昨日は広島の原爆投下があった日なんですよね。
世間では、オリンピックの開催で忘れている方が非常に多いかと思います。
絶対に忘れてはいけない日なんですが…
この話は、まったく知らなかったです。と言うか、知ってる方がほとんどいないと思います。
マスコミでも、まったくやらないし…
Dropさんがおっしゃる通り、中国や韓国は、自国に不利なことはまったく報道しないし…
でも、歴史は歴史として、伝え続けなければならないと思います。
いつもいつも、Dropさんの博学には頭が下がります。
これからも、いろいろと教えていただけたらと思っています。
8月6日なので特別な思いで記事をUPしましたが、まぁどなたからもコメントは無いだろうなぁと諦めていました。
それだけに格別に嬉しいです。
「日韓併合時代の実相」と言うのは私の生涯のテーマだと思っています。今までにも数多くの韓国人と話もしましたし、議論も交わしました。ただ、いつも、いつまでたっても平行線なんですけど…
李鍝公殿下、李が氏で鍝が名前です。
韓国語読みすれば「イ・ウ」です。
「公」と呼ばれる理由は、李鍝が李埈鎔(李埈公)の養子になり、その死後「公」の称号を承継したことによります。
とにかく側室の威力は凄まじく、李氏朝鮮は側室だらけ、男性王族だらけだったのです。
ちなみに有名な「李承晩」は、あの世宗大王の兄・譲寧大君の末裔です。

- 表示中の記録:

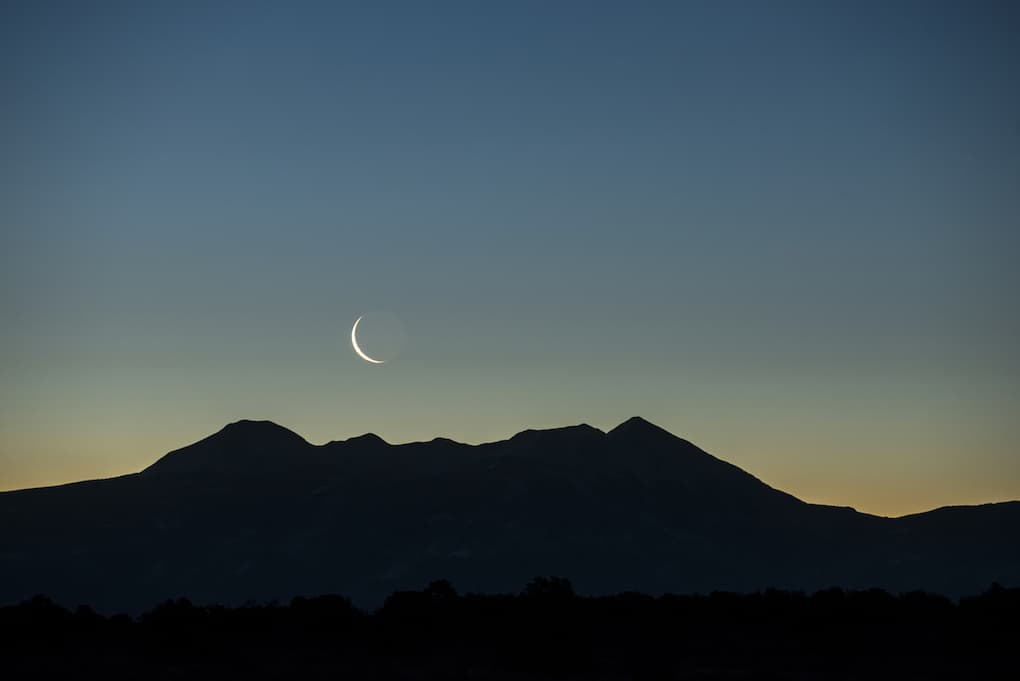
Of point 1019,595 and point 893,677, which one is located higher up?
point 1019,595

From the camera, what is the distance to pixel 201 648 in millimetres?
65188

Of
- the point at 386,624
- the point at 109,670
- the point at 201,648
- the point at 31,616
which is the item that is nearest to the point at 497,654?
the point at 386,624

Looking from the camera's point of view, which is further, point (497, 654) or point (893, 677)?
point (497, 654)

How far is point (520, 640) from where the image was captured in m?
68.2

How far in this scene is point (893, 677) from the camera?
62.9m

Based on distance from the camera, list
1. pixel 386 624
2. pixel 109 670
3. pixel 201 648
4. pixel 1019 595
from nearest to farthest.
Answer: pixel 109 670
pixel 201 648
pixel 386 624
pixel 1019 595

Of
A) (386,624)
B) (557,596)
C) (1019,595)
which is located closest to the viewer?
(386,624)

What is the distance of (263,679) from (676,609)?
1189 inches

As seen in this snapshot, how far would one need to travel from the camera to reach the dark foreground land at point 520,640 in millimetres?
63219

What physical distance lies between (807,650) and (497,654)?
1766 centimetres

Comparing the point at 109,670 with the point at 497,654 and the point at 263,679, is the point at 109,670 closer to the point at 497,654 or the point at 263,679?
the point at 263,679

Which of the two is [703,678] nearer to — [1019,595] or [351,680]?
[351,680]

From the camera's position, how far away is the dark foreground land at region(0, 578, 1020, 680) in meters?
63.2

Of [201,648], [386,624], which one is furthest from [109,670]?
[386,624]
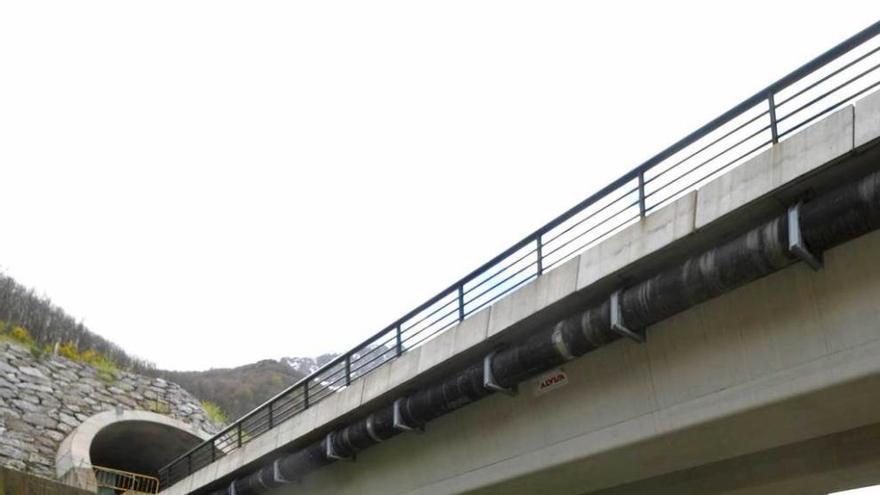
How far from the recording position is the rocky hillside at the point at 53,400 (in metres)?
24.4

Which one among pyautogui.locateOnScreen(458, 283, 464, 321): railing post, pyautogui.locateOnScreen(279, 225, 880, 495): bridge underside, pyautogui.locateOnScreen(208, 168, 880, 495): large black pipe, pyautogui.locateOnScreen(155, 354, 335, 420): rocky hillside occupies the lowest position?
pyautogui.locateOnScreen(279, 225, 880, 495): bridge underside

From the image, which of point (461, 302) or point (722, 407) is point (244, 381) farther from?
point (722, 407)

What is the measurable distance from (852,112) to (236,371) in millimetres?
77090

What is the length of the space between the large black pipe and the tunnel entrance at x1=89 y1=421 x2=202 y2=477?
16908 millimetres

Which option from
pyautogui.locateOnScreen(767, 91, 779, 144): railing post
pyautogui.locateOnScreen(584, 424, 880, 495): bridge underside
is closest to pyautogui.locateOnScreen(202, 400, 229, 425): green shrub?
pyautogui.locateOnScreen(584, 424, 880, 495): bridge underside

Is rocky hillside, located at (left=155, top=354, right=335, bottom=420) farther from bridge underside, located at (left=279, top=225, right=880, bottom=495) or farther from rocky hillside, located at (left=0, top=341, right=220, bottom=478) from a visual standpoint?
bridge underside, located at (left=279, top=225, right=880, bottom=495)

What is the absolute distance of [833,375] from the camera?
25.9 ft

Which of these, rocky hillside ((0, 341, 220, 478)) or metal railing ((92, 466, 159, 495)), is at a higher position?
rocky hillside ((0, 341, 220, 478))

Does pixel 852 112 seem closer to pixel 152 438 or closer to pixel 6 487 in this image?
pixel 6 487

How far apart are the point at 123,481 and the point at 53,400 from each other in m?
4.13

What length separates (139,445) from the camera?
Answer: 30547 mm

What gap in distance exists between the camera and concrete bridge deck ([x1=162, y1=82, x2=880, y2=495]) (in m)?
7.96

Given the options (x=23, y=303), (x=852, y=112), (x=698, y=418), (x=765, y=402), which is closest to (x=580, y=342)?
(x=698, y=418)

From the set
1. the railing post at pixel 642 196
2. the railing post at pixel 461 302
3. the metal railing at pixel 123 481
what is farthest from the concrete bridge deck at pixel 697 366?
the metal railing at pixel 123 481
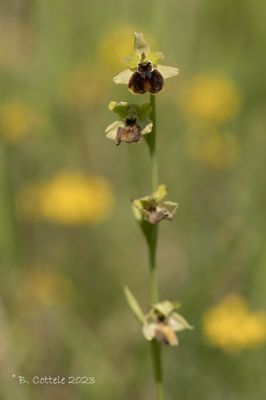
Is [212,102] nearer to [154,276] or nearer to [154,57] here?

- 設問 A:
抜粋文によると、「李承晩」は誰の末裔ですか。
- 設問 B:
抜粋文の「絶対に忘れてはいけない日なんですが…」から「だろうなぁと諦めていました。」までを、一字も変えずに書き写してください。
記録はここでは使いません。

- 解答例 A:
世宗大王の兄・譲寧大君の末裔です。

- 解答例 B:
絶対に忘れてはいけない日なんですが…
この話は、まったく知らなかったです。と言うか、知ってる方がほとんどいないと思います。
マスコミでも、まったくやらないし…
Dropさんがおっしゃる通り、中国や韓国は、自国に不利なことはまったく報道しないし…
でも、歴史は歴史として、伝え続けなければならないと思います。
いつもいつも、Dropさんの博学には頭が下がります。
これからも、いろいろと教えていただけたらと思っています。
8月6日なので特別な思いで記事をUPしましたが、まぁどなたからもコメントは無いだろうなぁと諦めていました。